O cristão pode comprar algo a prazo? Pode se envolver em dívida?

O cristão pode comprar algo a prazo?

Pode se envolver em dívida?

A questão que passo agora a problematizar se insere dentro de um contexto que julgo bastante pertinente, pois quem ainda não comprou algo em tantas e tantas prestações? Quem ainda não usou um cartão de crédito? Assunto este que está na ordem do dia, e faz parte da realidade de muitos.

Então, o que a Bíblia diz sobre esta nossa realidade? É certo ou errado? Deve-se ou não se deve entrar em dívidas? É da vontade de Deus ou não que um cristão compre algo que não seja à vista? É errado ou se estará contra a vontade de Deus se um cristão comprar algo no cartão de crédito?
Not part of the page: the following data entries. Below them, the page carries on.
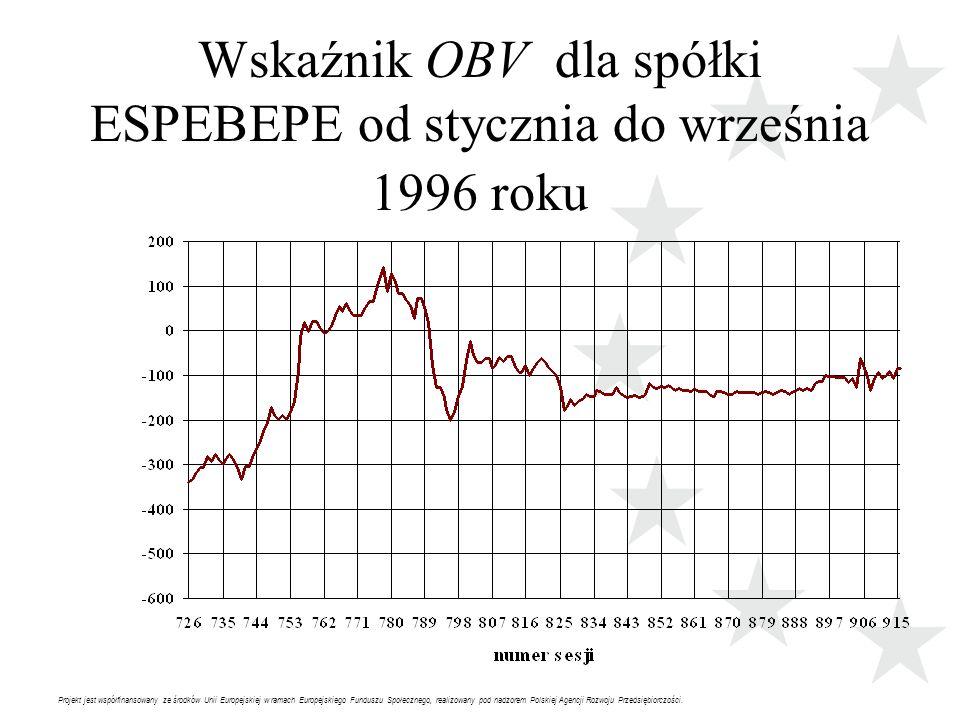Projekt jest współfinansowany ze środków Unii Europejskiej w ramach Europejskiego Funduszu Społecznego, realizowany pod nadzorem Polskiej Agencji Rozwoju Przedsiębiorczości.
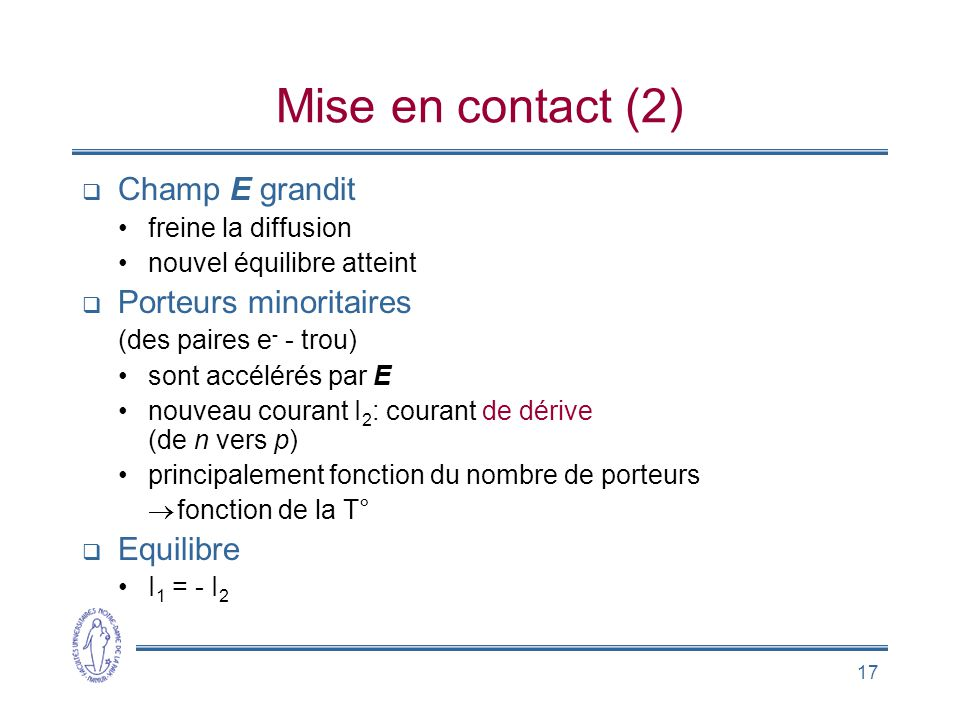Mise en contact (2) Champ E grandit Porteurs minoritaires Equilibre
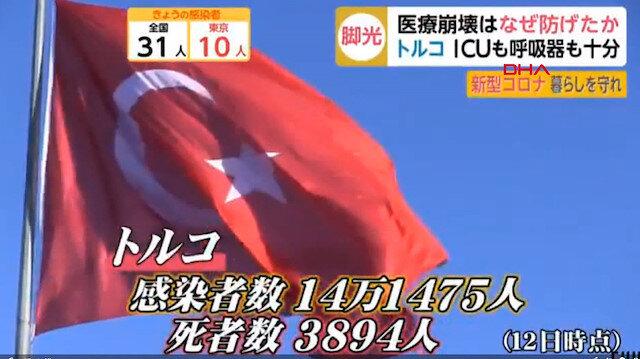 ABDnin ardından Japonyada, Türkiyeyi koronavirüsle mücadelede en başarılı ülke olarak medyaya taşıdı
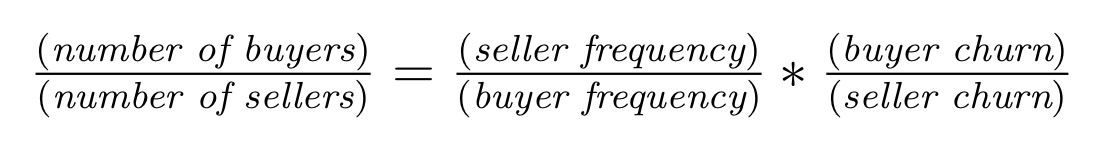 buyer-seller-frequency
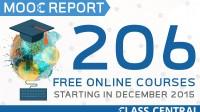 MOOC Course Report luôn được công bố bởiClass Centralvào tuần đầu tiên của mỗi tháng. Tại đây sẽ cho các ứng viên cơ hội lựa chọn nhiều khóa học trực...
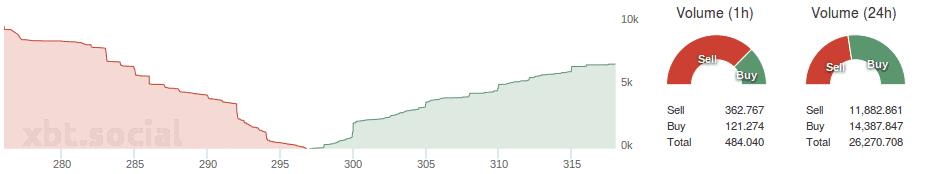 Bitfinex_depth_buysell_volume_28.07.2015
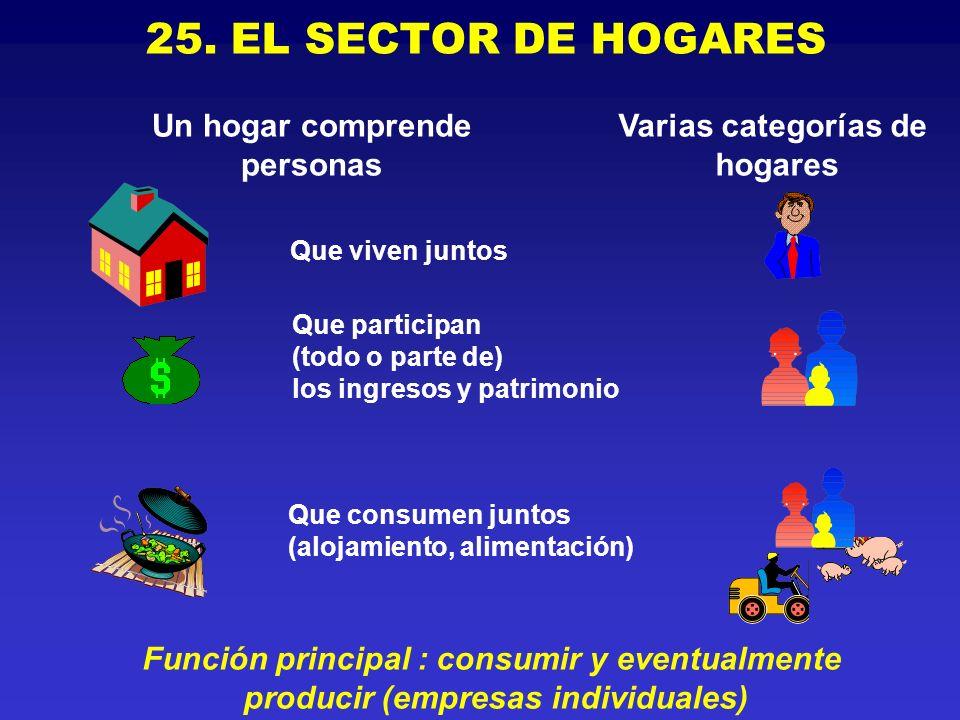 25. EL SECTOR DE HOGARES Función principal : consumir y eventualmente producir (empresas individuales) Varias categorías de hogares Un hogar comprende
Ou através de um financiamento?

Bom, para 90% dos textos espalhados pela internet, escritos por cristãos evangélicos - a posição doutrinária é no sentido de que a Bíblia não abre espaço ou permissão para que um cristão faça dívidas. Os argumentos em boa parte, no meu ver, são fracos e inconsistentes se contextualizarmos à luz da época, observando o real sentido dos textos bíblicos para os quais foram escritos.

Mas antes de mostrar a minha posição em relação ao assunto e defendê-la, quero esclarecer o óbvio, o que muitos economistas dizem muito na televisão, o que a todo mundo sabe muito bem - que comprar à vista é sempre melhor do que comprar algo com juros embutido nas prestações parceladas.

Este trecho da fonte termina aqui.